There is something inherently democratic about this notion of justice: it arises immanently from the participants themselves. Indeed, the later John Rawls grounds legal and political legitimacy not from comprehensive, objective ethical commitments, but from “freestanding” ideals created by democratic public reason. Some deliberative democrats tie justice and democracy together more explicitly: our democratic laws are just precisely because they are the outcome of procedures that ensure that we can all understand ourselves as co-equal authors of the laws that bind us. To illustrate, Rainer Forst (one of Habermas’ students), suggests that laws are just so long as they are justified using reasons that are both reflexive and reciprocal: that they are crafted according to terms that all can and do accept. He thus creates an identity between law, justice and democracy while accommodating the hard fact of diversity.

This orientation is particularly appealing when we reflect upon the legal construction of economic life. If law cannot be just unless it is the outcome of a process that allows us to understand ourselves as its co-equal authors, then everything from corporate law to monetary policy becomes amenable to democratic input. It can also address the question of power through the values embedded in democratic procedures. Material inequality and bias can skew their operation. And so we must tinker with the rules, perhaps through the “predistribution” or “redistribution” of wealth, so that our voices are equalized. This orientation also carries the benefit of eliminating, for the most part, the conflict between democracy and our end-values. We have a chance to debate and contest what is meant by “fair price,” “privacy,” and “equality” before we enshrine it in our laws and enforce it on everybody.

But we should be aware that some problems might be too important and exigent to leave to the mercy of burdensome procedure. Why wait on a public consensus about the “fairness” of a wage when children are hungry? More importantly, deliberative democracy may rely too much upon the possibility of consensus. Perhaps a crumbling relic of post war elite aspirations, it may offer precious little comfort in our politics of conflict and fragmentation.

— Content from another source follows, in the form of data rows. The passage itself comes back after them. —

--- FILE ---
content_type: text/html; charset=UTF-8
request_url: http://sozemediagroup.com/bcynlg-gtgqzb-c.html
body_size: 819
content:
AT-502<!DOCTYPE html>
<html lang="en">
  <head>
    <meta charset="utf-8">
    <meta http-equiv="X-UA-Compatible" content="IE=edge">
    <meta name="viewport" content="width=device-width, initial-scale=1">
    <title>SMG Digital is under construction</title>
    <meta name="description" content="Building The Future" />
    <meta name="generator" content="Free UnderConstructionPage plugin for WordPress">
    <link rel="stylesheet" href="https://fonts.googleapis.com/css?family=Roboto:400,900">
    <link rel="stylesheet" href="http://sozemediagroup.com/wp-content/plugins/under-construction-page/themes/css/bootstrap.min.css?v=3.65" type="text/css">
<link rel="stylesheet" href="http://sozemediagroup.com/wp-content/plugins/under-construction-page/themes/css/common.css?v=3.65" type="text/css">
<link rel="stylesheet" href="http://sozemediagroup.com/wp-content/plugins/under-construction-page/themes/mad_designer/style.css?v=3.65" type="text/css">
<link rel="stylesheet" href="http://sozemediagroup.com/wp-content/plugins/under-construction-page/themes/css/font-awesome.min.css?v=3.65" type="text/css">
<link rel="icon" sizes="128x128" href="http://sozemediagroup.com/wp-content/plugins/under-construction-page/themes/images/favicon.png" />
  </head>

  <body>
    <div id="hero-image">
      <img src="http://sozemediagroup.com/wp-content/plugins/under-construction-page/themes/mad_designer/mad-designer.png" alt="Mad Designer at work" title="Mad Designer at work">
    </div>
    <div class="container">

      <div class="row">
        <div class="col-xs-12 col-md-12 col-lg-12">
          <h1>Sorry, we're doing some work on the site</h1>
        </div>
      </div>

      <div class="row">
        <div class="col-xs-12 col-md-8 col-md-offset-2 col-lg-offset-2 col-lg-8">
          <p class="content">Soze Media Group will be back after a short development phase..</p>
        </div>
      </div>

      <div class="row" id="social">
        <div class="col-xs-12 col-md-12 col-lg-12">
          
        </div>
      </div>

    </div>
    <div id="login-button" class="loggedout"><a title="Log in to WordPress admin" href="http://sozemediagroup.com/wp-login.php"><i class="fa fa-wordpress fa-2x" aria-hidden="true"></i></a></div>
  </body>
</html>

As LPE undertakes the important work of dismantling neoliberalism’s appalling legal edifice, these guideposts will help scholars ground normative arguments about not only the substantive content of the law, but also the role that democracy should play in creating and sustaining it. The upshot is not merely a matter of philosophical gymnastics. For example, those committed to republican non-domination might staff labor boards entirely with worker representatives and technical experts – tribunes of the plebeians –  who can act as a countervailing power against already-powerful employers. Reformers committed to universal social rights might be happy with an independent technocrat who could ensure that wages remain above poverty levels. Meanwhile, a deliberative democrat, wary of imposing the terms of labor peace from above, might be more amenable to regulatory boards that seek equal input from business and consumer constituencies. Regardless, it is heartening that the LPE community, many trained in legal reasoning, has embraced democracy as part of the solution. It undoubtedly must be.